# Watson: Thorns and Thistles Exist before the Fall



## Afterthought (Jun 30, 2014)

Probably (?) not the most important of topics out there, but I found this interesting, since I had never considered the possibility of thorns existing before the Fall.

"Did the earth in innocence bear thorns, though they were afterwards threatened as a punishment? It is likely it did bear thorns; for, when God had done creating, he made no new species or kinds of things; but the meaning is, Now, after sin, the earth should bring forth more plentifully of thorns, and now those thorns should be hurtful, and choke the corn, which hurtful quality was not in them before."--Thomas Watson, Body of Divinity, The Creation


Agree or disagree? Why?


----------



## psycheives (Jul 1, 2014)

GREAT question and post. I first came across this idea of thistles before the fall in Meredith Kline's Kingdom Prologue. He teaches animal death before the fall and teaches that God actively keeps the animals from eating man and the thistles from hurting man. 
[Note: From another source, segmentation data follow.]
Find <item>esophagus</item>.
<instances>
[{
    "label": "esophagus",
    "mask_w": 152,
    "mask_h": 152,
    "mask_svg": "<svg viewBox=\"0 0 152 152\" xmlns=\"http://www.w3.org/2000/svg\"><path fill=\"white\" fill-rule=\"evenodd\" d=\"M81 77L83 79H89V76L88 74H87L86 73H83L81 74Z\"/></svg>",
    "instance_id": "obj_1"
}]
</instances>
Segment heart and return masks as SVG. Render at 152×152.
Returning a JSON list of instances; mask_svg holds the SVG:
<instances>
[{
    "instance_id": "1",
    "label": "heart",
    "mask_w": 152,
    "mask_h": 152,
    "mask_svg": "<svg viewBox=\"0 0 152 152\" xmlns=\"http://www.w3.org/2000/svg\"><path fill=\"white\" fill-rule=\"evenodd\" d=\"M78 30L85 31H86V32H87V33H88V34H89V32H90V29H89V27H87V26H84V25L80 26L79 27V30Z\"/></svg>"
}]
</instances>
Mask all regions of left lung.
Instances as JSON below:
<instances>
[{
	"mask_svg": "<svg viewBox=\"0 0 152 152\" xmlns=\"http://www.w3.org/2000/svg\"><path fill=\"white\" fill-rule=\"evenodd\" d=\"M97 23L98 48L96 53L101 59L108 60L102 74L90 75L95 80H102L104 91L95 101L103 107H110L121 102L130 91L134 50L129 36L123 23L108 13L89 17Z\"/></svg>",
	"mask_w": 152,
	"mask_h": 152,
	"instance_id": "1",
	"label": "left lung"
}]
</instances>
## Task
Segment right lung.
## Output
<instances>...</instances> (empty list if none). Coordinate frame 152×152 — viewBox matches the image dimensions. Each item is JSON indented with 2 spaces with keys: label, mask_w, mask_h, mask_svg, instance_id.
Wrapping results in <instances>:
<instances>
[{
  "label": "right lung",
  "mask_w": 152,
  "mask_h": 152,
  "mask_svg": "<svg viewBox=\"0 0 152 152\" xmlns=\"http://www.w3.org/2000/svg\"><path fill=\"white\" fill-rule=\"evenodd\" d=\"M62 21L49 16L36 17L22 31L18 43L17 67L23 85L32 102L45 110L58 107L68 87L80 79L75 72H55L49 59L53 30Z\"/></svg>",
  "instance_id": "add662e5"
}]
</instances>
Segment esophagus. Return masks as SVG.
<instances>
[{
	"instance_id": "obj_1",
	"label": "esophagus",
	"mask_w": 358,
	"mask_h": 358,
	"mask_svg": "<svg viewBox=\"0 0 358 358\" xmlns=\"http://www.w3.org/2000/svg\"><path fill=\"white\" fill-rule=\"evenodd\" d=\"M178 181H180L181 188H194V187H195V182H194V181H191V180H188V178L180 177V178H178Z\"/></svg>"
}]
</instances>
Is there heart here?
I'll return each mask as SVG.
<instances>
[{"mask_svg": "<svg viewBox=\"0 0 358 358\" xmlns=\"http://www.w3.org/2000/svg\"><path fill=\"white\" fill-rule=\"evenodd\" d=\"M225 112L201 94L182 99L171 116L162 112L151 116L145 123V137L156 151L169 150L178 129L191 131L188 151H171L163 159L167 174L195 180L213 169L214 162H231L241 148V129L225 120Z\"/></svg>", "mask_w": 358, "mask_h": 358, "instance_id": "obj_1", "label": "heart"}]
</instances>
I dismissed the idea of animal death & suffering before the fall and also thistles because I understood both to be a product of the curse that resulted from the fall. 

However, when Watson says that no new species or kinds were created after the initial creation, I must re-think about this. It sounds correct that God did not do a second act of creation. However, he did change existing things via the curse: physical death, suffering, natural disasters, pain in childbearing, difficulty in farming, changed the serpent, and caused thorns to grow. So perhaps they existed before in seed form and they hadn't yet sprouted from the earth. Or perhaps it was a plant that didn't have thorns and God caused thorns to grow on a plant. Some rose bushes do not have thorns. But it might be in its DNA somewhere. And so some rose plants have thorns. God could have just make more thorns grow out of the rose plant.


----------



## Afterthought (Jul 1, 2014)

That does seem to be the usual explanation people give, although I wonder how much of a change is required before something (like having thorns grow out of the rose plant) can be classified as "creation"? Adaptation of species to new environments is not usually considered "creation" of something new by God, even though those sorts of changes can seem quite large and are under God's government. Neither is reproducing after each kind, even though we are considered as "knit" in the womb by God. I suppose if these sorts of changes are not considered as "creation" of something new, then thorns growing out of rose plants might not be considered that. Nevertheless, it seems Thomas Watson disagrees.


----------



## Eoghan (Jul 1, 2014)

There are vegetarian spiders, bats and woodpeckers. Man before the fall was a vegetarian but not afterwards.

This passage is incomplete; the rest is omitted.